Start of Article

27 October, 2015

Very Quick Update Post

Ok, Sunday's Post is now fairer of face than it was when I wrote it..

Also, yesterday lunchtime at work; 38 Redwing over NW, today 6 Song Thrush over S.

Er.. Yeah, that's it!

EDIT: Ok, please tell me, what is it about this post that makes it about an order of magnitude more interesting than most of my rubbish finely crafted work? I just don't get it...

25 October, 2015

We Happy Few

Celebrated the 600th anniversary today with a Clan Meet down in cornwall [as much of said clan are holidaying down there]. Being very good and not even trying to sneak off after birds, I didn't see much more than gulls - though there were a fair few gathering offshore - [let alone a Chough..], though there was some pretty scenery and some impressive surf! [There was also roast dinner AND cake.. :D ]. Picture of said scenery here;

That's about a 5' swell there..

Yeah, the landscape was pretty, the buildings less so...

Yesterday I actually got some seawatching in! Pulled more than 4 hours at the Nose before the sun came out and there were even birds!

2 [yes, 2!] Balearics, a Pom, a Bonxie [which viciously scragged a poor GBB..!], a few interesting-looking gulls, a fair few Gannets, Kittiwakes, and auks [2-300 of each]... oh, and 19 Puffins!!

End of Article

• [Tasks to perform]:
A. In the birding blog posts, how many Puffins were seen during the seawatch at the Nose?
B. Does each statement agree with the birding blog posts? (i) The Clan Meet took place in Cornwall. (ii) A Chough was seen on the day of the Clan Meet. (iii) The 38 Redwing flew over heading south.
C. Carry on the birding blog posts after their last sentence.

Start of Material shown

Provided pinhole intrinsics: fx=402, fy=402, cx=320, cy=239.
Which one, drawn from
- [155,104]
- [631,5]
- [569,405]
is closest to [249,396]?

End of Material shown

• [Exercise responses]:
A. 19 Puffins.

B.
(i) Yes: "a Clan Meet down in cornwall"
(ii) No: "I didn't see much more than gulls - though there were a fair few gathering offshore - [let alone a Chough..]"
(iii) No: "38 Redwing over NW"

C.
Also present were a couple of ships for the first time in ages. I took pictures [the ships were far more co-operative than the birds, I must say] as one had an interesting motif at the bow;

Front end of the large Stena Bulk tanker 'Stena Arctica'
[I guess she's ice-hardened?]

Yes, that's a Polar Bear, mouth gaping with all the teeth going on!
[Also an impressive scrape, which went right down her side..]

In the late PM I got down to Towne and took the opportunity to check the Real Living Coasts, where I was rewarded with 3 Sandpipers Purple!!! First ones of the winter and weren't they cute in the low sunshine.. :D Also 2 Rockits and a Turnstone.

Friday.. I got about the Patch and there were a few Chiffs and Blackcaps at the Nose, but best bird was a Firecrest accompanying Goldcrests in the pines opposite the entrance! :D  A few parties of alba Wagtails were passing over, but otherwise pretty quiet.

Ok, that'll do for now.

21 October, 2015

Great Scott!

Happy Back To The Future Day everyone!

[Where's my hoverboard?]


Right then, so.. Sunday.

Feeling a bit better but still not anything like 100%, I did not go out a' yomping over t' Moor or anything like that. I did decide to do some proper birding instead.

I had this cunning plan, you see. I had noticed the day before [and indeed often in the past before that] that quite a few birds seem to like flying up and down the Bovey valley. If you look at a map, you'll see why - especially when they are going west. [Short version; 'oh look, there's a big lump of granite in the way, let's follow this valley past/through it rather than go up and be exposed to passing raptors / strong winds etc.']. This also seemed to extend right through the day - indeed on Saturday, passage seemed stronger when I left than when I arrived.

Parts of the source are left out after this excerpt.